→ Spatial relationship records
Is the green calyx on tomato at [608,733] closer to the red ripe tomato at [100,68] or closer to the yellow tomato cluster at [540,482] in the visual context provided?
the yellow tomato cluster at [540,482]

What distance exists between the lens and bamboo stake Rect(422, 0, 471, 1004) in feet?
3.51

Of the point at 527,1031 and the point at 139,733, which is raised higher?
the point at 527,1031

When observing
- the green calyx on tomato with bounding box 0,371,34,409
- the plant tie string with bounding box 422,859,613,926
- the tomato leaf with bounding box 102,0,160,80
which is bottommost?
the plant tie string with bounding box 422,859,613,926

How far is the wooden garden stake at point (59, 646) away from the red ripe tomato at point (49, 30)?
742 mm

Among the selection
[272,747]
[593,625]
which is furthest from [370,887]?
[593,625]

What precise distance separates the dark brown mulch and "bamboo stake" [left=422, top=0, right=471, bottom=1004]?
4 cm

--

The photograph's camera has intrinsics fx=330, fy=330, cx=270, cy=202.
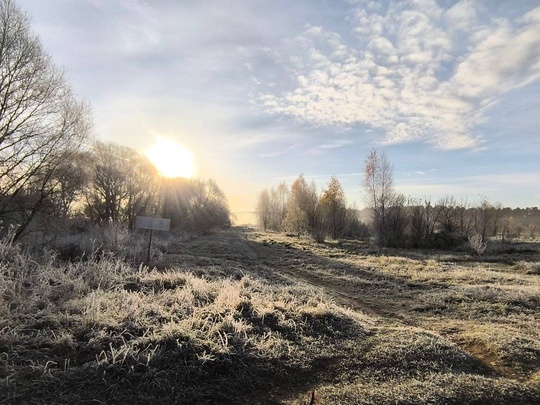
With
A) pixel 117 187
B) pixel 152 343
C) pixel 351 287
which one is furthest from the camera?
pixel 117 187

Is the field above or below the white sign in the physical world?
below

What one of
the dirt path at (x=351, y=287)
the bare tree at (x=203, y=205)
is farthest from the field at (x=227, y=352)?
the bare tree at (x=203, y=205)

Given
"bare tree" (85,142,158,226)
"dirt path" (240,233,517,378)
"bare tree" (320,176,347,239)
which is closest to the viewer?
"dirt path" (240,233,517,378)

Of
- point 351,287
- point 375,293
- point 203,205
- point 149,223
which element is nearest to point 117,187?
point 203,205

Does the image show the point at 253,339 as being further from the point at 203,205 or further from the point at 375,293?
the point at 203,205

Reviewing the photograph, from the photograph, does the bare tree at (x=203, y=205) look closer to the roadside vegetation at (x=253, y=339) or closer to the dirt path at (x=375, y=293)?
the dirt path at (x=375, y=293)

→ Exercise aim
Pull out every line of the items above that contains the word "bounding", matching case exactly.

→ Solution to this task
- the green calyx on tomato with bounding box 0,371,34,409
- the plant tie string with bounding box 422,859,613,926
- the tomato leaf with bounding box 102,0,160,80
the plant tie string with bounding box 422,859,613,926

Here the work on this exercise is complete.